▶ **RECORDS TO USE**

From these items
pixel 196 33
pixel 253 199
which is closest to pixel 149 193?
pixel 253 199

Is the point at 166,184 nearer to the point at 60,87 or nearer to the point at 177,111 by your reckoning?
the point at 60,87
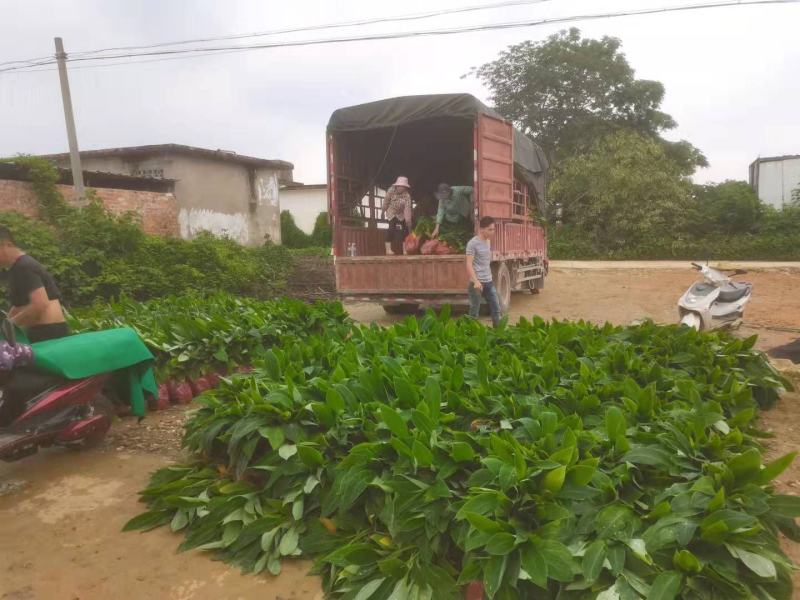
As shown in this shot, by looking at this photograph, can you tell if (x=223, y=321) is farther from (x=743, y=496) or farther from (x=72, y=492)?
(x=743, y=496)

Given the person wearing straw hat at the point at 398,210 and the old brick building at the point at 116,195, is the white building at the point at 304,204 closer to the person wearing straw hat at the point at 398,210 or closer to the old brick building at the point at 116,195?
the old brick building at the point at 116,195

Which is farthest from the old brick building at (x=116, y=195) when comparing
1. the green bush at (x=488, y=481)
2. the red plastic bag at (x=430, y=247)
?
the green bush at (x=488, y=481)

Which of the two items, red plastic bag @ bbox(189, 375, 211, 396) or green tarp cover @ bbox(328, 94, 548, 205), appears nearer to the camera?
red plastic bag @ bbox(189, 375, 211, 396)

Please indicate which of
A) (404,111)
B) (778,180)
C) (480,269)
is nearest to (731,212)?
(778,180)

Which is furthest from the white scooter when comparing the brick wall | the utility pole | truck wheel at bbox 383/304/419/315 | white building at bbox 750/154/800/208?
white building at bbox 750/154/800/208

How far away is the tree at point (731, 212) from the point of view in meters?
22.8

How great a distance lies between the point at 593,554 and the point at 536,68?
29.8 metres

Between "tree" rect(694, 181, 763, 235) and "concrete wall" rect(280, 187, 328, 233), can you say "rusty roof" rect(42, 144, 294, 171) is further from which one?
"tree" rect(694, 181, 763, 235)

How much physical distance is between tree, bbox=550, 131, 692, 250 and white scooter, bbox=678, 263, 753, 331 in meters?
15.2

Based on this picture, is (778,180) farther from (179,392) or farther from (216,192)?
(179,392)

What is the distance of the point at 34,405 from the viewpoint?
358cm

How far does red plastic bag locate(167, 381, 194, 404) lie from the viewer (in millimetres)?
5227

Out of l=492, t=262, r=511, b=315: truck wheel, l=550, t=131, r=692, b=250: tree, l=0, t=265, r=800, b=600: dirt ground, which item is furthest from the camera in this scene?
l=550, t=131, r=692, b=250: tree

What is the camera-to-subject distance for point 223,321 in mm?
5504
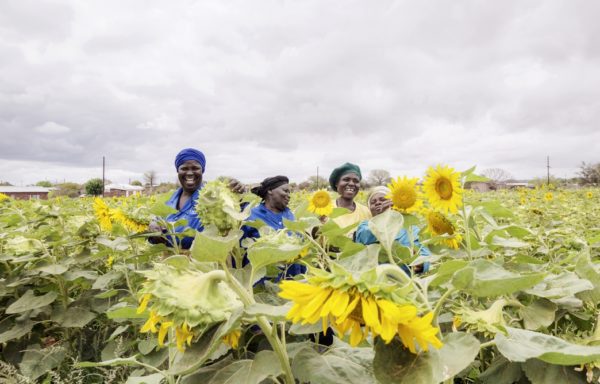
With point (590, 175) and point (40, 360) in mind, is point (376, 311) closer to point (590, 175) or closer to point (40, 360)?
point (40, 360)

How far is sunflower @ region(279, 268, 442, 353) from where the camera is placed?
551mm

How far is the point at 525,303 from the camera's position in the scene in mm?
1059

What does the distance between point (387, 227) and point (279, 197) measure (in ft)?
7.57

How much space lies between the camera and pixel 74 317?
262 cm

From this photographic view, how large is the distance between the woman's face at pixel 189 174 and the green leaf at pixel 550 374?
9.88 ft

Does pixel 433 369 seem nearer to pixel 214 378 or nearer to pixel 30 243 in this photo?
pixel 214 378

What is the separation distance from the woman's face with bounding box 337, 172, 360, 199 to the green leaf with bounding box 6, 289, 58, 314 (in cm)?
261

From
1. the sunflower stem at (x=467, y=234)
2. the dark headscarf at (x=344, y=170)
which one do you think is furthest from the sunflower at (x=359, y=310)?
the dark headscarf at (x=344, y=170)

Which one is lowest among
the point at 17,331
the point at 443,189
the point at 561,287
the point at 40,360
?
the point at 40,360

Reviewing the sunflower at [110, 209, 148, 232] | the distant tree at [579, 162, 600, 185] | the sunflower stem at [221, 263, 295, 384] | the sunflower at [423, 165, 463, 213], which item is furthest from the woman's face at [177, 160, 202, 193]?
the distant tree at [579, 162, 600, 185]

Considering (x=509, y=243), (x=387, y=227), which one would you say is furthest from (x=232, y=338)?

▶ **EXERCISE DETAILS**
Arrange the entries as a JSON list of strings, from the line containing "What is the separation" through the end of the entries, with one string per line and blank lines left out.

▶ **EXERCISE OUTPUT**
[
  "What is the separation distance from the woman's face with bounding box 337, 172, 360, 199 to the green leaf with bounding box 6, 289, 58, 314 (in cm)?",
  "261",
  "From",
  "1. the sunflower stem at (x=467, y=234)",
  "2. the dark headscarf at (x=344, y=170)",
  "which one do you think is furthest from the sunflower at (x=359, y=310)?",
  "the dark headscarf at (x=344, y=170)",
  "Which one is lowest among",
  "the point at 17,331",
  "the point at 443,189",
  "the point at 561,287",
  "the point at 40,360",
  "?",
  "the point at 40,360",
  "Reviewing the sunflower at [110, 209, 148, 232] | the distant tree at [579, 162, 600, 185] | the sunflower stem at [221, 263, 295, 384] | the sunflower at [423, 165, 463, 213], which item is furthest from the woman's face at [177, 160, 202, 193]?",
  "the distant tree at [579, 162, 600, 185]",
  "Considering (x=509, y=243), (x=387, y=227), which one would you say is furthest from (x=232, y=338)?"
]